### Selected extract
■ ■ ■ ■

But I think BIS should be thinking more ambitiously than that. The time horizon of certain software engineering, machine learning, and cybersecurity tasks that frontier models can complete continues to grow rapidly. I believe that by the end of 2026, frontier models with sufficient scaffolding will be able to complete tasks across many domains that take humans three to four days. (They already can in some laborious domains that they are well suited for, like translation.)

Rather than a working-level analyst writing an intelligence report and asking a model to “write one paragraph about what types of vacuum cleaners this company makes”, an office director could tell an agent: “Write intelligence reports about these five companies, and decide which ones pose a threat, and then write Entity List packages about them.” If AI agents are sufficiently trustworthy (another reason it’s important to build highly specific, formal evaluations), they could even automate some of the human-review bottleneck.

For BIS to be ready for more capable AI agents as they arrive, it needs to set guardrails around agent deployments, determine how best to integrate agents into classified systems, and reimagine laws and procedures for an agentic world.

■ ■ ■ ■

### Supplied material
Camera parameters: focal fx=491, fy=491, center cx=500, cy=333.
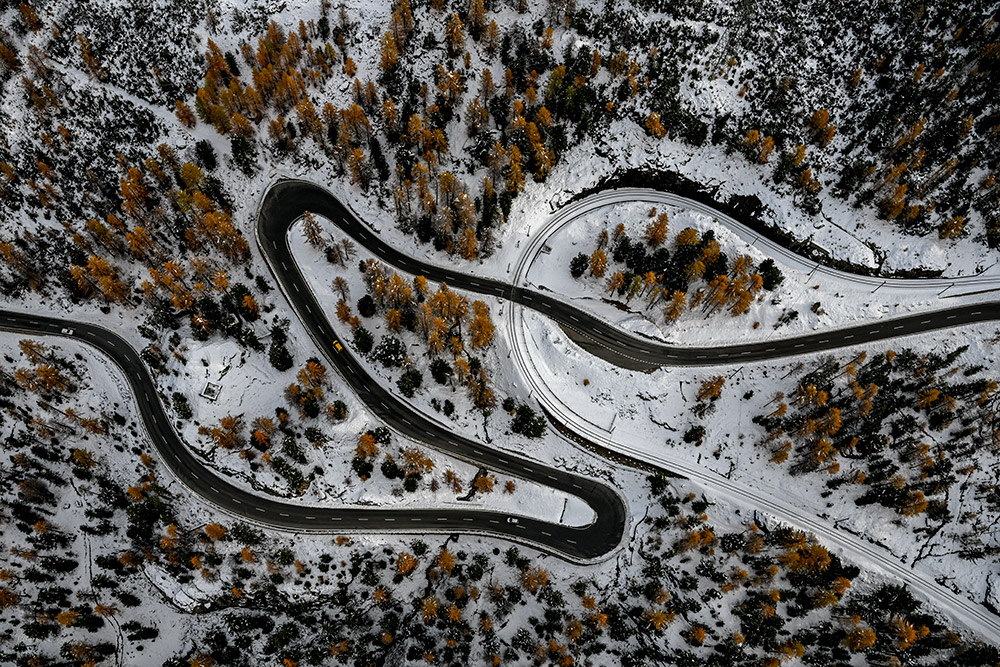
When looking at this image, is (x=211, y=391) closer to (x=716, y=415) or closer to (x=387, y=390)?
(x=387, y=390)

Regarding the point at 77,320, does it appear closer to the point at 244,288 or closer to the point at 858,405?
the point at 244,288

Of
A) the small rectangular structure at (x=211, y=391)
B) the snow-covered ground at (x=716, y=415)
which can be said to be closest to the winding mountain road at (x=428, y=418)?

■ ■ ■ ■

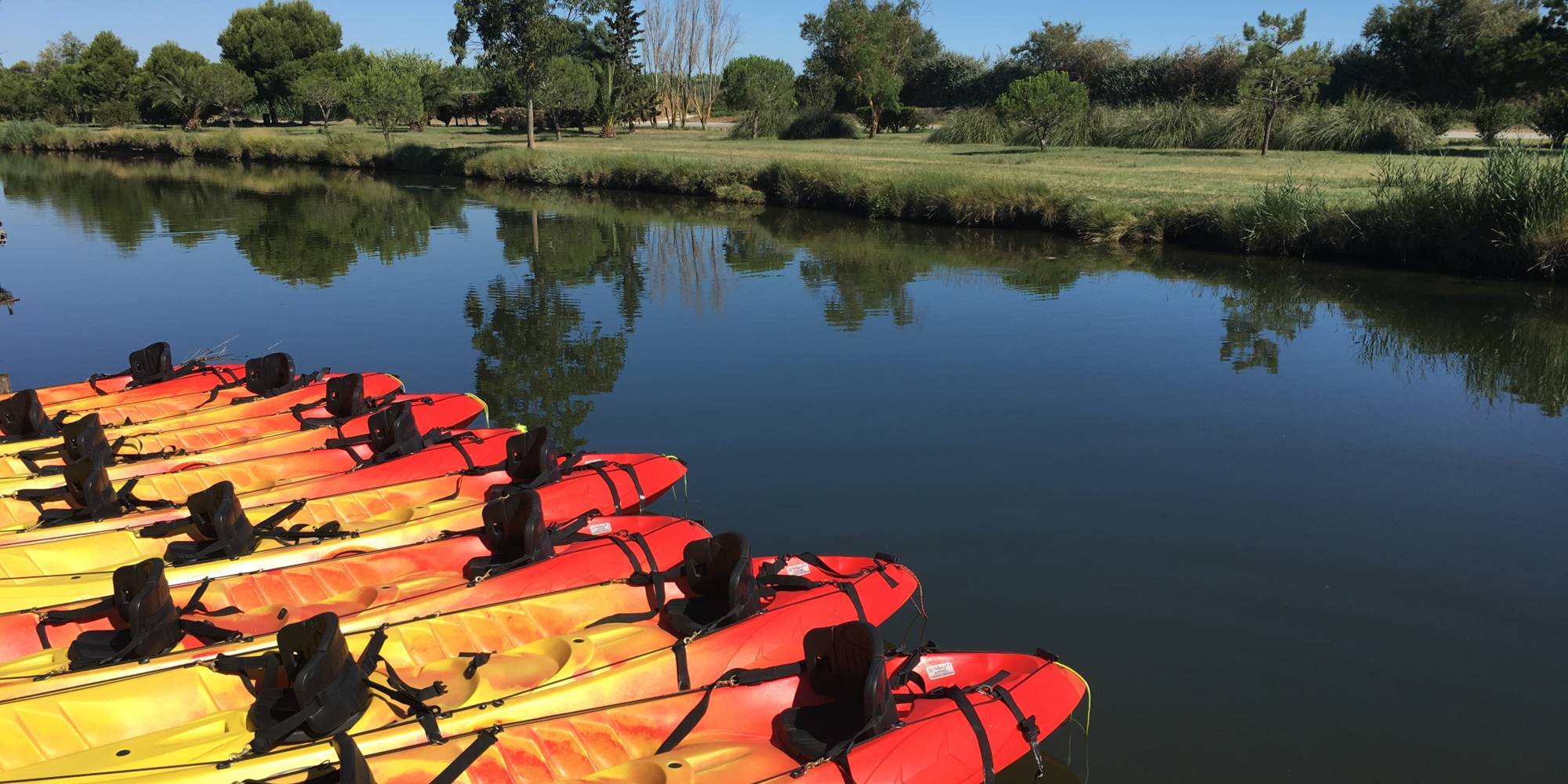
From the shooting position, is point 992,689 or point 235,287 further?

■ ■ ■ ■

### Action item
Copy out the portion of the excerpt on AI agents at BIS that starts at the words "But I think" and finishes with "for, like translation.)". Answer from the excerpt on AI agents at BIS alone, leaving the listing aside.

### Task answer
But I think BIS should be thinking more ambitiously than that. The time horizon of certain software engineering, machine learning, and cybersecurity tasks that frontier models can complete continues to grow rapidly. I believe that by the end of 2026, frontier models with sufficient scaffolding will be able to complete tasks across many domains that take humans three to four days. (They already can in some laborious domains that they are well suited for, like translation.)